# The Value Theory

Reading the book “** Misbehaving**” by

**Richard Thaler**, I found myself very interesting in the field of Behavioural Economics. Some parts of the book burned my eye and I would like to introduce those interesting reading moments here, on Medium.

*Danny Kahneman and Amos Tversky* wrote the paper about decision-making called “*The Value Theory*”. This paper, later called “*Prospect Theory”* brought *Dany *a Nobel Prize 2002. In this paper, the author explains that there are two types of Economic Theory — normative and descriptive. The normative theory tell us how to think about some particular issue. The phrase “how to think” does not imply the morally correct, but logicaly consistent manner. This is called “the rational choice theory”. For example, the Pythagorean theorem represents the normative theory. As we know, the *Pythagorean theorem *tells us that if we know the lenght of the two sides of a right triangle, we can calculate the one side that left.

For example, suppose we have two parts of a railroad track, each one kilometer long. Suppose that they are attached at their ends. Assuming that the temperatures are very high, the railroad tracks starting to expand each by 1 centimeter. Because they are strengthened to their ends, the only way that these railroad tracks can expand is up. Two railroad tracks are so rigid that it will remain in its shape (straight line) even when they are raised. The problem is as follows:

Consider one side of the road. We have a right triangle with one cathetus (base) which is 1 kilometer, and the hypotenuse which is 1 kilometer and 1 centimeter. What is the altitude? In other words, how much the tracks rises above the ground?

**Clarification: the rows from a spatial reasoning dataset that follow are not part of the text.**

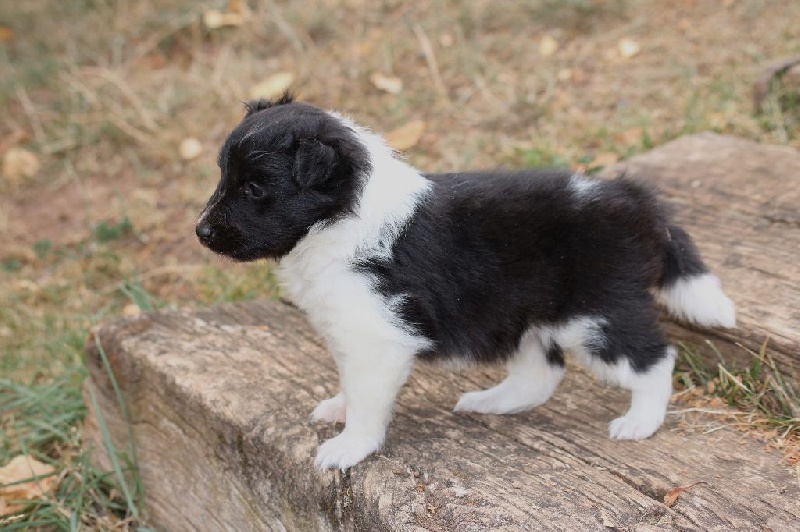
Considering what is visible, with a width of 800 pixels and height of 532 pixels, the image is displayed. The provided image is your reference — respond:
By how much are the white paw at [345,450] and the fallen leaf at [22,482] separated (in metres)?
1.73

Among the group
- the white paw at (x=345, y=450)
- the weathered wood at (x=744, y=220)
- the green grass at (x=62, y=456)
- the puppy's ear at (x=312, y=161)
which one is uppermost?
the puppy's ear at (x=312, y=161)

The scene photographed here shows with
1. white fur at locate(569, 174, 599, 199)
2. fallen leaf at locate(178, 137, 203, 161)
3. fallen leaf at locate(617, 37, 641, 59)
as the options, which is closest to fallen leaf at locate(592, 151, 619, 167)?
fallen leaf at locate(617, 37, 641, 59)

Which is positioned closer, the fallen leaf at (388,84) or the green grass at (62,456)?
the green grass at (62,456)

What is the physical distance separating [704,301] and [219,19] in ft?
23.7

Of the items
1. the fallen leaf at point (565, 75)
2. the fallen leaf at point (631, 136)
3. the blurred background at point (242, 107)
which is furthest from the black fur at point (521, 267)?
the fallen leaf at point (565, 75)

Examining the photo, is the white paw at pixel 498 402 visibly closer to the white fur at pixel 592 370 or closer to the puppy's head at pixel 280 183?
the white fur at pixel 592 370

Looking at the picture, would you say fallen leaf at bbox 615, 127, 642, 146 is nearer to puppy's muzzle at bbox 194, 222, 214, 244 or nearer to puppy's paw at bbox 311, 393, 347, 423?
puppy's paw at bbox 311, 393, 347, 423

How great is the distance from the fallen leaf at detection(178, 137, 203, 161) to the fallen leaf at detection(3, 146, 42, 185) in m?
1.55

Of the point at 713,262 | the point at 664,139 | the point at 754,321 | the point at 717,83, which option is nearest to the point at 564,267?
the point at 754,321

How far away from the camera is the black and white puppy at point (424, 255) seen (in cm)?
327

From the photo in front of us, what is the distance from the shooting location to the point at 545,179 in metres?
3.53

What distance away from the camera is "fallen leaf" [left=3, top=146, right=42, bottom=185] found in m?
8.49

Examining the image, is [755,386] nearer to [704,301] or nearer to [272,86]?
[704,301]

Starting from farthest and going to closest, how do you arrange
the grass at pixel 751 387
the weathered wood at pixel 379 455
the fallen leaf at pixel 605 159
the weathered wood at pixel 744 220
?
the fallen leaf at pixel 605 159 → the weathered wood at pixel 744 220 → the grass at pixel 751 387 → the weathered wood at pixel 379 455
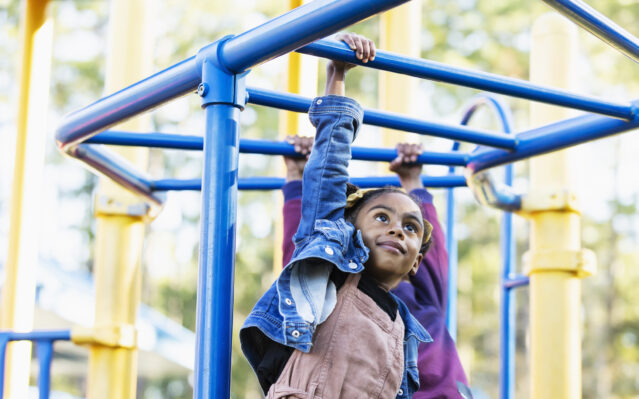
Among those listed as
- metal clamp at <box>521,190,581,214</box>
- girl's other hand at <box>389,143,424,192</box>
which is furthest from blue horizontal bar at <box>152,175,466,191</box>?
metal clamp at <box>521,190,581,214</box>

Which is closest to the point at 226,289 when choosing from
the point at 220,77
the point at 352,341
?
the point at 352,341

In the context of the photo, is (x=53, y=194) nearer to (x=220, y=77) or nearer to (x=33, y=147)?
(x=33, y=147)

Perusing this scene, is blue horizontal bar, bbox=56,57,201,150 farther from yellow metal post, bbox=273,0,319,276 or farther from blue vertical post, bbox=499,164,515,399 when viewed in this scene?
blue vertical post, bbox=499,164,515,399

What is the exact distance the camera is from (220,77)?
184cm

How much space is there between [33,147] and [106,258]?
504mm

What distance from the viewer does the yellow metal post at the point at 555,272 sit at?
308 cm

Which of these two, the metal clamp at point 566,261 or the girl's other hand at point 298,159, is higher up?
the girl's other hand at point 298,159

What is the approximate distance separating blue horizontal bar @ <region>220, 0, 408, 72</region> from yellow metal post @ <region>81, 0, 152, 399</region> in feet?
4.84

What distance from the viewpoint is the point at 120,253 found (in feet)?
10.4

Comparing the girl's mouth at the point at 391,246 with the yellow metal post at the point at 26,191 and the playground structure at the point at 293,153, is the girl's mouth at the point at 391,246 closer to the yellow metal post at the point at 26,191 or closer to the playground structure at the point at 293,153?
the playground structure at the point at 293,153

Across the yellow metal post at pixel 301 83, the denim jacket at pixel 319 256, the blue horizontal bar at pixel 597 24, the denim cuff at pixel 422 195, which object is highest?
the yellow metal post at pixel 301 83

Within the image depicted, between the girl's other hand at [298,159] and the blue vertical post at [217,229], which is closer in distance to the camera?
the blue vertical post at [217,229]

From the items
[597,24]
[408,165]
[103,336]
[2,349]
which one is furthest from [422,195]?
[2,349]

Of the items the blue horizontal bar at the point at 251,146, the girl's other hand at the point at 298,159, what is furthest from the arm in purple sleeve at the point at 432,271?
the girl's other hand at the point at 298,159
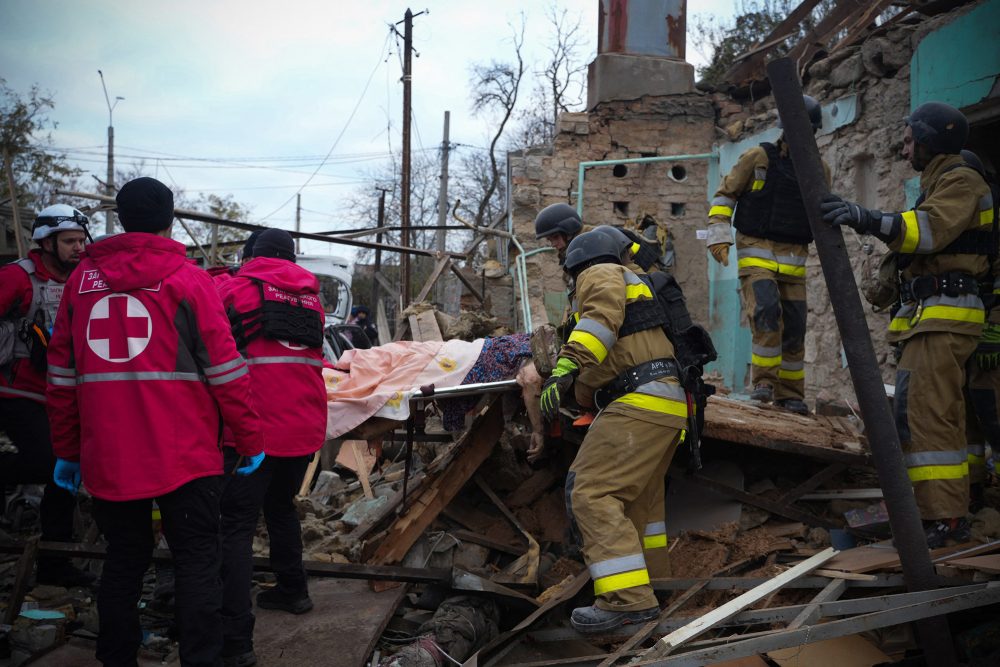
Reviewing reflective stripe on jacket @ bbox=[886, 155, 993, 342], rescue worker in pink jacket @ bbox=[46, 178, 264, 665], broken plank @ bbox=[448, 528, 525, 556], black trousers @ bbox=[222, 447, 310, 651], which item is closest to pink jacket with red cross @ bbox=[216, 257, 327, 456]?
black trousers @ bbox=[222, 447, 310, 651]

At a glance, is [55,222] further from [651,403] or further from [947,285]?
[947,285]

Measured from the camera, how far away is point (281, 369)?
3.33 m

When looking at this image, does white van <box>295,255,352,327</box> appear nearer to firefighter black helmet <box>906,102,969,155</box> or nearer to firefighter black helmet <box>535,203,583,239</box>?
firefighter black helmet <box>535,203,583,239</box>

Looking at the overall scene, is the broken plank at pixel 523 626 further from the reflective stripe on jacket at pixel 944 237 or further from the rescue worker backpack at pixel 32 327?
the rescue worker backpack at pixel 32 327

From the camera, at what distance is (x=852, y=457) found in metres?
3.98

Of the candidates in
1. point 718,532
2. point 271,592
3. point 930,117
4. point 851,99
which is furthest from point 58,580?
point 851,99

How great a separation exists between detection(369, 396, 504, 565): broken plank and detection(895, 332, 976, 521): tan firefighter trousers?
2133 millimetres

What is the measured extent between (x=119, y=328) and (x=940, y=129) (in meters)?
3.64

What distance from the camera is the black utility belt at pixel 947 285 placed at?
3.33m

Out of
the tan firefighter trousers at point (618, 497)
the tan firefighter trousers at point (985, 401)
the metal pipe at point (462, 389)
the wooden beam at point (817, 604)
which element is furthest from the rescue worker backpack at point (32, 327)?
the tan firefighter trousers at point (985, 401)

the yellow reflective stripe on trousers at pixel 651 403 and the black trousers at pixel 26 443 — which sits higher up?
the yellow reflective stripe on trousers at pixel 651 403

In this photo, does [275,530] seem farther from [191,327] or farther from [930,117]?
[930,117]

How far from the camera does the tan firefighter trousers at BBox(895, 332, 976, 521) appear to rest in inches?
128

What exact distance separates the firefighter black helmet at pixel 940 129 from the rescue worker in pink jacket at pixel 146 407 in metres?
3.27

The most of the people would say something about 1 or 2 centimeters, but the right answer is 4,5 meters. If we use “rational choice” theory as a model, most of the people should use the Pythagorean theorem as a lodestar and come with an answer of 4,5 meters. This brings us to the core problem of traditional economics. Most of the economists uses one theory for normative and descriptive purpose. For purpose of explanation, take into the consideration the company theory. The company will operate to maximize their profits or the value of the company. Further elaboration of this theory suggests the way in which this goal can be achieved. For achieving this goal, company should set prices at the level where marginal costs equals marginal revenues. The comparison to this could be the Gary Becker theory of human capital formation. People should choose the education that they want to get, and how much money and time to invest in it, by forecasting how much money (and fun) they will have in their careers.

This brings us back to the 1738. when *Daniel Bernoulli*, the student of almost everything (including mathematics and physics), solved the St. Petersburg Paradox. This puzzle was set by his cousin *Nicolas*. Suppose you are offered to gamble. You need to throw a coint until it falls to its head. If you receive tail on your first throw you win 2$, on your second throw 4$ and so on. The amount doubles each time. The value of this series is infinite, so why people do not want to pay large amounts for participation in this competition? *Bernouli *response was that people get diminishing value with each increase in their wealth. *Bernouli *is the guy who invented the term risk aversion. He found out, that, the consumption utility increases but at the decreasing rate. This principle is called the diminishing sensitivity.

The theory of decision making in risky situation is called the “*Theory of Expected Utility”*. This theory was introduced 1944. by two authors, J*ohn von Neuman and Oscar Morgenstern*. The very essence of the theory is that if you prefer A from B and B from C, the more you will love A from C.

In the very conclusion, I would say that the book is about the fact that *Kahneman and Tversky* tried to make aditional theory. The theory about actual choices of humans, and not rational choices of “Econs”.